Money Laundering and Financial Crimes



Cuba is not a regional financial center. Cuban financial practices and U.S. sanctions continue to prevent Cuba’s banking system from fully integrating into the international financial system.

The government-controlled banking sector, low internet and cell phone usage rates, and lack of government and legal transparency render Cuba an unattractive location for money laundering through financial institutions. The centrally-planned economy allows for little, and extremely regulated, private activity. A significant black market operates parallel to the heavily subsidized and rationed formal market dominated by the state.

The Government of Cuba does not identify money laundering as a major problem. Cuba should increase the transparency of its financial sector and continue to increase its engagement with the regional and international AML/CFT communities to expand its capacity to fight illegal activities. Cuba should increase the transparency of criminal investigations and prosecutions.


Cuba’s geographic location puts it between drug-supplying and drug-consuming countries. Cuba has little foreign investment, a small international business presence, and no offshore casinos or internet gaming sites. Cuba’s first special economic development zone at the port of Mariel in northwestern Cuba was established in November 2013 and is still under development. Brazilian construction giant Odebrecht has investments in Cuba, specifically at the Mariel Special Economic Development Zone.

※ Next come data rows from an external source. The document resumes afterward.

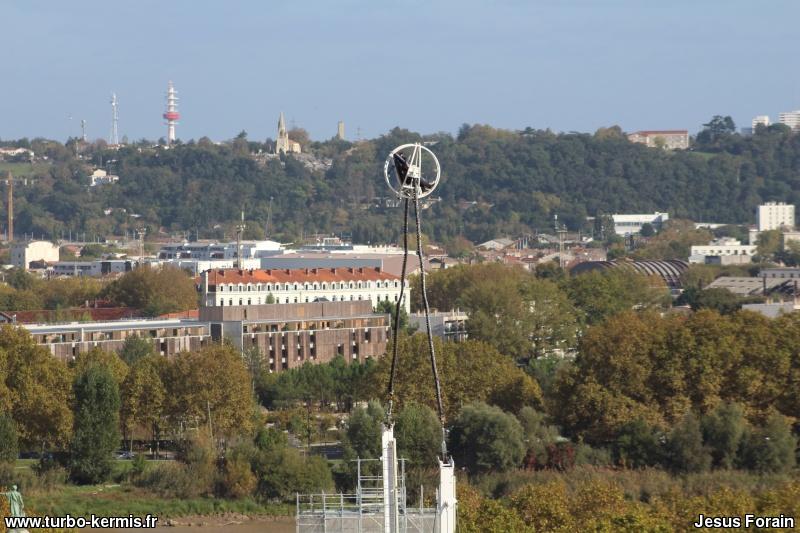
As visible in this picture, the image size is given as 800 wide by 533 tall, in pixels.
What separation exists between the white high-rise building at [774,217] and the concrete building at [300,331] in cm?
8079

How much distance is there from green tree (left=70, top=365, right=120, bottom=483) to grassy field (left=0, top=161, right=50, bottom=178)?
4954 inches

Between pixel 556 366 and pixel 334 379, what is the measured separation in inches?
189

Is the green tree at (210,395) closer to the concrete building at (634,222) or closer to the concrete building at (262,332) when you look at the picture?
the concrete building at (262,332)

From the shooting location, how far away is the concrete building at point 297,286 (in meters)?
63.9

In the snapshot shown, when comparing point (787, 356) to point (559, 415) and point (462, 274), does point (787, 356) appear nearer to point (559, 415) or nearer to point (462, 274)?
point (559, 415)

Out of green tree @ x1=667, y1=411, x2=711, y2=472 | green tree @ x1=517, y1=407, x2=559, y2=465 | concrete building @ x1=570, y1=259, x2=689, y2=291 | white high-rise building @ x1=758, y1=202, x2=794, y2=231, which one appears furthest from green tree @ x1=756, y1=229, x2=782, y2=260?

While the Cuban government’s direct participation in Odebrecht’s money laundering operation is not evident, the Cuban government’s economic practices are opaque and difficult to account for. Additionally, a high-level Brazilian official recently expressed concern the Cuban government laundered money through Odebrecht and stated his government’s intention to investigate possible wrongdoing. There are no known issues with or abuse of NPOs, ARS, offshore sectors, FTZs, bearer shares, or other specific sectors or situations.


Cuba claims to take into account international AML/CFT standards. Legislation released in 2013 outlines regulations regarding enhanced CDD for foreign PEPs, although it continues to exempt domestic PEPs from the reach of the legislation.

The United States and Cuba have developed a mutual legal assistance relationship through the legal cooperation technical working group established by the Law Enforcement Dialogue. The DEA established direct communication with its Cuban counterpart to focus on counternarcotics cooperation. Cuba has bilateral agreements with a number of countries related to combating drug trafficking.

Cuba is a member of the GAFILAT, a FATF-style regional body. Its most recent MER is available at:


Although the risk of money laundering is low, Cuba has a number of strategic deficiencies in its AML regime. These include a lack of SAR reporting to its FIU by financial institutions and DNFBPs, and weak supervision and enforcement of its DNFBP and NPO sectors.

These deficiencies stem from Cuba’s opaque national banking system, which hampers efforts to monitor the effectiveness and progress of Cuba’s AML efforts. Cuba should increase the transparency of its financial sector and increase its engagement with the regional and international AML communities. Cuba should ensure its CDD measures and STR requirements include domestic PEPs, all DNFBPs, and the NPO sector, and create appropriate laws and procedures to enhance international cooperation and mutual legal assistance. Cuba should increase the transparency of criminal investigations and prosecutions.

The U.S. government issued the Cuban Assets Control Regulations in 1963, under the Trading with the Enemy Act. The embargo remains in place and restricts tourist travel and most investment and prohibits the import of most products of Cuban origin. With some notable exceptions, including agricultural products, medicines and medical devices, telecommunications equipment, and consumer communications devices, most exports from the United States to Cuba require a license. Additionally, a number of U.S.-based assets of the Cuban government or Cuban nationals are frozen.


Several years ago the government ran high-profile campaigns against corruption and investigated and prosecuted Cuban officials and foreign business people. Cuba released no reports of prosecutions or convictions for money laundering in 2018; the last reported case occurred in August 2011.

Cuba agreed to discuss with the United States the establishment of mechanisms to combat terrorism, drug-trafficking, trafficking in persons, money laundering, smuggling, cybercrime, and other transnational crimes. The United States and Cuba established the Law Enforcement Dialogue, with working groups on counternarcotics, money laundering, counterterrorism, human smuggling, trafficking in persons, trade security, and legal cooperation.